• _課題一覧_
[A] 本文によると、Macを使ってデザインするようになったのはいつ以降か。
[B] 本文のうち、「入社後、Kさんから最初に教え」を含む箇所から書き始め、「体験できた事が一番良かった。」まで書いたら終えてください。

入社後、Kさんから最初に教えて頂いた事は三角定規の使い方。当時はまだ手作業でデザインを作っていたアナログ全盛の時代だった。どの会社にもコピー機とファクシミリぐらいしか無かった。現在のMac(Apple Macintoshコンピュータ)を使ってデザインする様になったのは1990年以降。パソコンでアニメーション制作をするようになったのはさらに10年後の2000年頃である。私はその様な環境で育った事もあり、デジタル、アナログ、どちらのスタイルでもデザインを作る事ができる。東京の独身時代はテレビゲームに熱中していたので、パソコンを使ってデザインを作る時代が早く来て欲しいと思っていた。社内で一早くデジタル機器を使いこなしていたのはカメラマンのTさん。Tさんは1985年頃から、個人で購入したNECのPC9801を社内に持ち込み仕事をしていた。当時は家庭用パソコンの普及を目指して、ソニーやキヤノンなど、国内の家電メーカーが提唱したMSX規格の8ビットコンピュータも発売されていたが、グラフィックスの美しさと繊細さは、16ビットコンピュータであるPC9801の足元にも及ばなかった。私もこの頃からTさんのPC9801を拝借してイラストや画像制作を行う様になった。東京時代からビジネスパソコンを使いこなしていたおかげで、独立後にMacを使ってデザインを作る事にも違和感無く移行する事ができた。何よりも、アナログとデジタル、両方の環境を体験できた事が一番良かった。

• _提供情報_
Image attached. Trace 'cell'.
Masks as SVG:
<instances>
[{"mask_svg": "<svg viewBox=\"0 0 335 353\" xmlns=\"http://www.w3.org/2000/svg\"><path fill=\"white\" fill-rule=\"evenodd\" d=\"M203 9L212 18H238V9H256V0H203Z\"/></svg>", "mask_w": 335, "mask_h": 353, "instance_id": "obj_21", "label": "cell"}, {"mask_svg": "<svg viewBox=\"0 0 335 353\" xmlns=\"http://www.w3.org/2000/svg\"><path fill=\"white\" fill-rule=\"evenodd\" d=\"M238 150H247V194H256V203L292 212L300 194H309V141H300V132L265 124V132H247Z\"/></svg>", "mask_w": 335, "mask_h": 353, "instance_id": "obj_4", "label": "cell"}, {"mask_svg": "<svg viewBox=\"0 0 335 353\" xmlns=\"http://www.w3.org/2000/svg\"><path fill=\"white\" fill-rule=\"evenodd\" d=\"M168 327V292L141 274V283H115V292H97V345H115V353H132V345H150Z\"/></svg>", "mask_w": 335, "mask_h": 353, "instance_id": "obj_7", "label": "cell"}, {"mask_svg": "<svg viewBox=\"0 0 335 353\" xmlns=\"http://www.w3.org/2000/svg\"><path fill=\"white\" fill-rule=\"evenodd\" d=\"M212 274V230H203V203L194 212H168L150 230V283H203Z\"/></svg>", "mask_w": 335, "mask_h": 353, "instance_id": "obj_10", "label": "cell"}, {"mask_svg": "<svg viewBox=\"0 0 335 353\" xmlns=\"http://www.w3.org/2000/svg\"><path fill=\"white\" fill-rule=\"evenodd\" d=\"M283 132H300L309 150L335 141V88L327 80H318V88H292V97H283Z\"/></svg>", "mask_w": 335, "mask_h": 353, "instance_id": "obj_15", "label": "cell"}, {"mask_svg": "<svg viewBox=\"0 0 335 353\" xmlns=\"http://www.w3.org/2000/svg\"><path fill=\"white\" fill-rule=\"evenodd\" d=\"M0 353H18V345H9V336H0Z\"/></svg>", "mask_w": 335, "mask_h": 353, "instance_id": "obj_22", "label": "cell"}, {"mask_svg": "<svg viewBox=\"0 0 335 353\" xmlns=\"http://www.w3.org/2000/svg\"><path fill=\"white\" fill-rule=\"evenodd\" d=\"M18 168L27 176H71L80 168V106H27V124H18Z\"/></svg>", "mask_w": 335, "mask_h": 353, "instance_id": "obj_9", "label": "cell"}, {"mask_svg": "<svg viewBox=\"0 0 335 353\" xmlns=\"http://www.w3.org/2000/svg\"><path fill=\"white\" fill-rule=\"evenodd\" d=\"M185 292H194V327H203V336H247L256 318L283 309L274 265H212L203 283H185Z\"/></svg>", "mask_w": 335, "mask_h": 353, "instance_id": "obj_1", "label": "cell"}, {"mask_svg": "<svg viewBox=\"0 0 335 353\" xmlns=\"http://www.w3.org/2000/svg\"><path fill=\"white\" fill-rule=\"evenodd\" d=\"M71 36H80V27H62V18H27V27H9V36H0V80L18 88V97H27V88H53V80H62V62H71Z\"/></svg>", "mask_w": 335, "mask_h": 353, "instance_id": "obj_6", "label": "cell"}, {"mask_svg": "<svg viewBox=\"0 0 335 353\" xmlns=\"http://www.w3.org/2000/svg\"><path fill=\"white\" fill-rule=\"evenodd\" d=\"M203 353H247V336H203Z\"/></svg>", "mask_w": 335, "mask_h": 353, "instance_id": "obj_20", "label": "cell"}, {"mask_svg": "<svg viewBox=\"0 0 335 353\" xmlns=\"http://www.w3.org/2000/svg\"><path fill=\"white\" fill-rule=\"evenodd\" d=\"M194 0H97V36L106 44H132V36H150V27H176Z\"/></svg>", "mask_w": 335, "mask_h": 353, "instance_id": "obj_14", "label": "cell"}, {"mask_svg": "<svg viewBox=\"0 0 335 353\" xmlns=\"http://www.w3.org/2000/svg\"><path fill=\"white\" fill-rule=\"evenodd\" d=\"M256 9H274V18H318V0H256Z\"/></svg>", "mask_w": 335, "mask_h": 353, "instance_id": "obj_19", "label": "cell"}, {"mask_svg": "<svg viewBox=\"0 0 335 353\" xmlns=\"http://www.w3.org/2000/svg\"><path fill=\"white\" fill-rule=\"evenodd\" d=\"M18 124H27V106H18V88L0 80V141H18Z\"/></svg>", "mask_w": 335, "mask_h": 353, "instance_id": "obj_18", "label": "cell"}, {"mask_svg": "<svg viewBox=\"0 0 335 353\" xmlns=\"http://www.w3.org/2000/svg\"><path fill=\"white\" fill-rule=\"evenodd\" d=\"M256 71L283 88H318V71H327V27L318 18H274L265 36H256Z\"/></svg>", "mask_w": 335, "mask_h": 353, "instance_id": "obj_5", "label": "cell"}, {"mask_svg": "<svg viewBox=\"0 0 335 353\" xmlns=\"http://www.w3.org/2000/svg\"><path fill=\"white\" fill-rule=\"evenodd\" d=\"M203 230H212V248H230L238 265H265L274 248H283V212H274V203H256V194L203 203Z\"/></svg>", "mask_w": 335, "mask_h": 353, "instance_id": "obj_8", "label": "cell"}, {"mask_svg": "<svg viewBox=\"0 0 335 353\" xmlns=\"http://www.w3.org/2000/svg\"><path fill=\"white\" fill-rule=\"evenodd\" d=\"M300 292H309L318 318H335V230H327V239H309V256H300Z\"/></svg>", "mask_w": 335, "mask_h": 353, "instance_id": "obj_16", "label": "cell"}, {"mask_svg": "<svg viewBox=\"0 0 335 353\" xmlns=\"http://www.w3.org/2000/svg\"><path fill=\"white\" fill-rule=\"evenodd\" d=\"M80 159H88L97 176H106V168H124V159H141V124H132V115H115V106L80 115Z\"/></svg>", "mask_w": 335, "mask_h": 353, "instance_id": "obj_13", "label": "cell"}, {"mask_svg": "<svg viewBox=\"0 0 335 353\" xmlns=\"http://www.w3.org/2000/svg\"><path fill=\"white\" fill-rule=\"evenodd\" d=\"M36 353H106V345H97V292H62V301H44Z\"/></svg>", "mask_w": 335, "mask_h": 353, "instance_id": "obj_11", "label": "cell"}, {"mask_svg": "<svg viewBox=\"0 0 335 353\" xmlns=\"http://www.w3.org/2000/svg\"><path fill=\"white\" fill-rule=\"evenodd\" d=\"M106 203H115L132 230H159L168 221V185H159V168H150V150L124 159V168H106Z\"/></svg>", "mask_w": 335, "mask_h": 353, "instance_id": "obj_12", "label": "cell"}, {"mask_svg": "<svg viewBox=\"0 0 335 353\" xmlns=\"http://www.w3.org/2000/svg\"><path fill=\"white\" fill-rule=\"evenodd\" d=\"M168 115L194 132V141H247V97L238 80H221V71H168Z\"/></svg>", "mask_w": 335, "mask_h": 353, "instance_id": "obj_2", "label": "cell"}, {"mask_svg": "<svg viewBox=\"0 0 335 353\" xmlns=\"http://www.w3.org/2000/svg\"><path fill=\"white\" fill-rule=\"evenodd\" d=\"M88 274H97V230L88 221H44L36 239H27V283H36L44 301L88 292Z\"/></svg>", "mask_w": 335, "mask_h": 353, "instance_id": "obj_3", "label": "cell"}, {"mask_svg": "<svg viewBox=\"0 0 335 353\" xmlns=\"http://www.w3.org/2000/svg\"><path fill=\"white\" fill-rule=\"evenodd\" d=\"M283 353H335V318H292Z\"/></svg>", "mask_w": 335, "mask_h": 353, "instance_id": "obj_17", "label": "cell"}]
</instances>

• _課題の解答_
[A] 1990年以降。

[B]
入社後、Kさんから最初に教えて頂いた事は三角定規の使い方。当時はまだ手作業でデザインを作っていたアナログ全盛の時代だった。どの会社にもコピー機とファクシミリぐらいしか無かった。現在のMac(Apple Macintoshコンピュータ)を使ってデザインする様になったのは1990年以降。パソコンでアニメーション制作をするようになったのはさらに10年後の2000年頃である。私はその様な環境で育った事もあり、デジタル、アナログ、どちらのスタイルでもデザインを作る事ができる。東京の独身時代はテレビゲームに熱中していたので、パソコンを使ってデザインを作る時代が早く来て欲しいと思っていた。社内で一早くデジタル機器を使いこなしていたのはカメラマンのTさん。Tさんは1985年頃から、個人で購入したNECのPC9801を社内に持ち込み仕事をしていた。当時は家庭用パソコンの普及を目指して、ソニーやキヤノンなど、国内の家電メーカーが提唱したMSX規格の8ビットコンピュータも発売されていたが、グラフィックスの美しさと繊細さは、16ビットコンピュータであるPC9801の足元にも及ばなかった。私もこの頃からTさんのPC9801を拝借してイラストや画像制作を行う様になった。東京時代からビジネスパソコンを使いこなしていたおかげで、独立後にMacを使ってデザインを作る事にも違和感無く移行する事ができた。何よりも、アナログとデジタル、両方の環境を体験できた事が一番良かった。